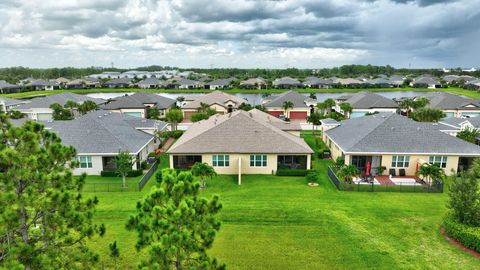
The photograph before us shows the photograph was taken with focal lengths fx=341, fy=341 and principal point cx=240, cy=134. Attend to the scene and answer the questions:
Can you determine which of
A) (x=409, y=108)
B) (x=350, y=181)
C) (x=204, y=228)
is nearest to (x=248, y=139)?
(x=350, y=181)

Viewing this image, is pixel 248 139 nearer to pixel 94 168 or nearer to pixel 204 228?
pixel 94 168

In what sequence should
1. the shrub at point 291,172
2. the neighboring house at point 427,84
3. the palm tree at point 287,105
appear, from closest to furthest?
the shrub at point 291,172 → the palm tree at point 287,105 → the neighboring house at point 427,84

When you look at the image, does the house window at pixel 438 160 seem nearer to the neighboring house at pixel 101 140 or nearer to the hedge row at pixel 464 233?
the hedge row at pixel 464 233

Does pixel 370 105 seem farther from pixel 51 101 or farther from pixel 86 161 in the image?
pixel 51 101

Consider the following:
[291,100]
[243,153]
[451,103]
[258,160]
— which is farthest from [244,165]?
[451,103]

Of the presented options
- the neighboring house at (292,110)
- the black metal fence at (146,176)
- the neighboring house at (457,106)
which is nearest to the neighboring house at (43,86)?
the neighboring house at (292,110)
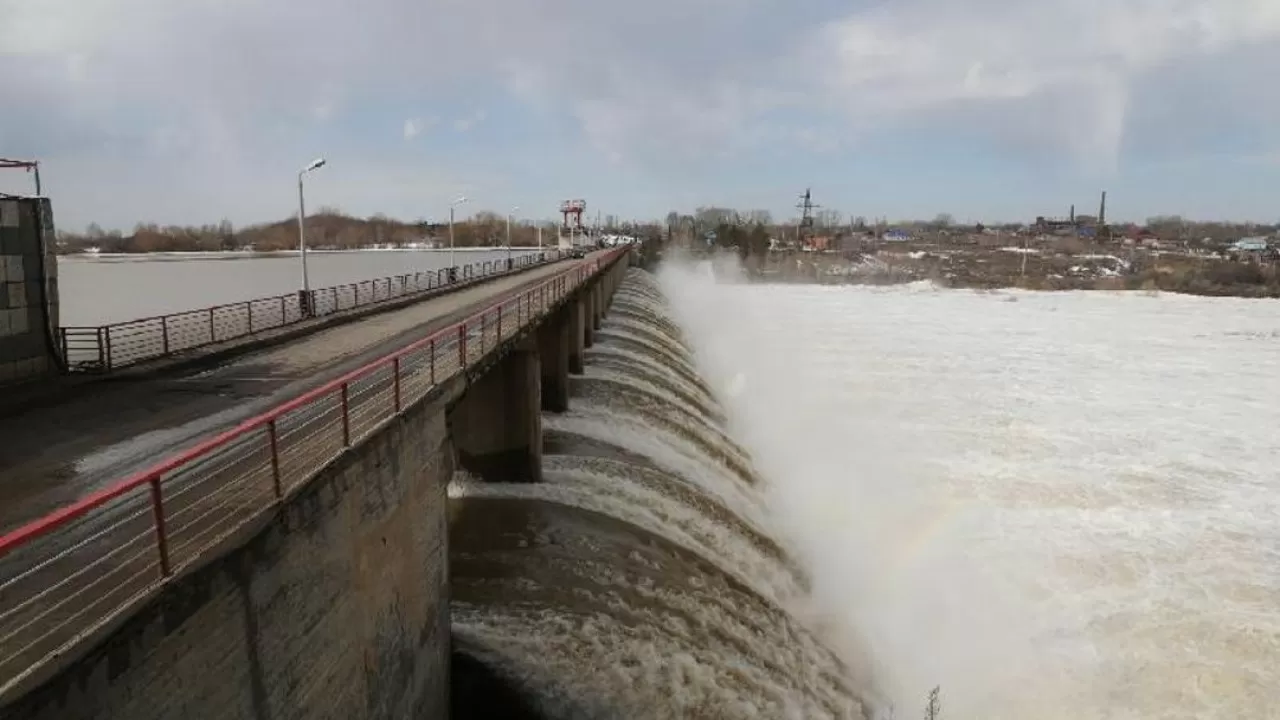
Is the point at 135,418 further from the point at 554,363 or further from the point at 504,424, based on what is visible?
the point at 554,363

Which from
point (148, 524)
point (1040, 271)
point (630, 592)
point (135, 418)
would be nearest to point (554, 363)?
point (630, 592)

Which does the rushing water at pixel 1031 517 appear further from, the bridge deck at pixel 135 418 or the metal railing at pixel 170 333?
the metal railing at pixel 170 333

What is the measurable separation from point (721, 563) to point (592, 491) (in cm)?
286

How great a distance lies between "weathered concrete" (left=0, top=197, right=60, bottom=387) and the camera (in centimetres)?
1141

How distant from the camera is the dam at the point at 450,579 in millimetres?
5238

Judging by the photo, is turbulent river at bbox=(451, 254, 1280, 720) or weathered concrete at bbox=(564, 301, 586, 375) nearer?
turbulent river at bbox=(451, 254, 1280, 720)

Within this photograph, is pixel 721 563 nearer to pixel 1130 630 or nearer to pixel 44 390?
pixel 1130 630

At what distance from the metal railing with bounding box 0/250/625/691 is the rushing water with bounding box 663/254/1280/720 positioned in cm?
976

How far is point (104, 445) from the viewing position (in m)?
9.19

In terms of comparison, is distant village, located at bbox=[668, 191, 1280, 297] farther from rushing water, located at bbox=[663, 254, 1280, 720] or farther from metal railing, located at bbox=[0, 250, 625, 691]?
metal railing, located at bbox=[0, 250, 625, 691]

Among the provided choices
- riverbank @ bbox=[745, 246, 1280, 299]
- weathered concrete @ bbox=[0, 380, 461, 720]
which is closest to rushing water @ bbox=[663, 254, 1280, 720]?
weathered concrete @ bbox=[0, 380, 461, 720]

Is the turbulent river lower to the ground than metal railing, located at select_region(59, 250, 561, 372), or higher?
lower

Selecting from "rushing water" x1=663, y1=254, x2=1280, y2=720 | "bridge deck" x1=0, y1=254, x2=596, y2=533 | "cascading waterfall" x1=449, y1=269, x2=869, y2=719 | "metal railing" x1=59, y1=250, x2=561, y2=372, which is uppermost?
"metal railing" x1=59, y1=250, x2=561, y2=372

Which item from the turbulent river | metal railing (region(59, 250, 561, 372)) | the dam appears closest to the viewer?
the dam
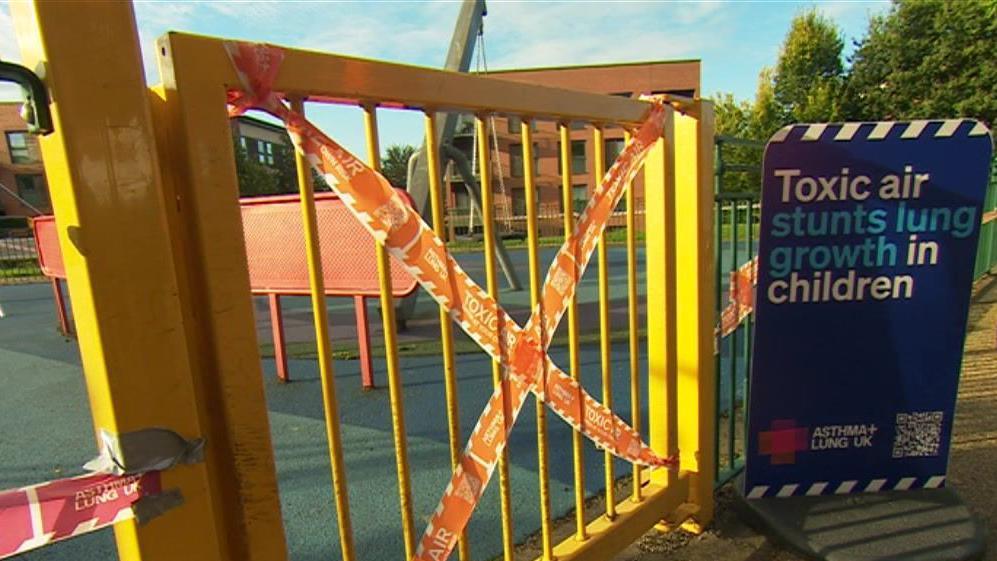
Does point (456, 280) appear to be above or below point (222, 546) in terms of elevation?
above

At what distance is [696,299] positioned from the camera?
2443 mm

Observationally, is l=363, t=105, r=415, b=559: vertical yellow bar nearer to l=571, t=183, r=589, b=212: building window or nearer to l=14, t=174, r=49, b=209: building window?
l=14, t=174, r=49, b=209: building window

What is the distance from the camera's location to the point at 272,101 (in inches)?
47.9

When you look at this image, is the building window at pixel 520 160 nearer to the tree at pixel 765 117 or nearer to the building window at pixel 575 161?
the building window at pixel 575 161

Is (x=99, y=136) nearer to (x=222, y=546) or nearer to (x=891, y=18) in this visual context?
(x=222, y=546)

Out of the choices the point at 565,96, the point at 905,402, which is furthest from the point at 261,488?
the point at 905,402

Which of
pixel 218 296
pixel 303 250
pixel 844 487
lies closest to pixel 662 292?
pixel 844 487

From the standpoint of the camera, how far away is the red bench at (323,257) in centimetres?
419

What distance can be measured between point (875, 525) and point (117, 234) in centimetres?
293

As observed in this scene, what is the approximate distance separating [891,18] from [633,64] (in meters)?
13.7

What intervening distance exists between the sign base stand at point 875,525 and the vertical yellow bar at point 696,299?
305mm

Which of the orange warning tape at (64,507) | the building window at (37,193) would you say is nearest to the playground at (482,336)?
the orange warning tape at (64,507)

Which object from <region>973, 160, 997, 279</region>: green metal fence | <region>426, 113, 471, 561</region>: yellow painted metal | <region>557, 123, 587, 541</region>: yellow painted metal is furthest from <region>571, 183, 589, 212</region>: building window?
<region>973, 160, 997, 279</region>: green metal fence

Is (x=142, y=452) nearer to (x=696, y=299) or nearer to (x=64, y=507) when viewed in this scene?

• **THE TASK**
Reproduce verbatim the stretch of lines from the one containing "In what sequence should" through the one containing "the shrub at point 291,172 →", including both of those lines.

• **ANSWER BELOW**
In what sequence should
1. the shrub at point 291,172
2. the neighboring house at point 427,84
3. the palm tree at point 287,105
appear, from closest to furthest?
the shrub at point 291,172 → the palm tree at point 287,105 → the neighboring house at point 427,84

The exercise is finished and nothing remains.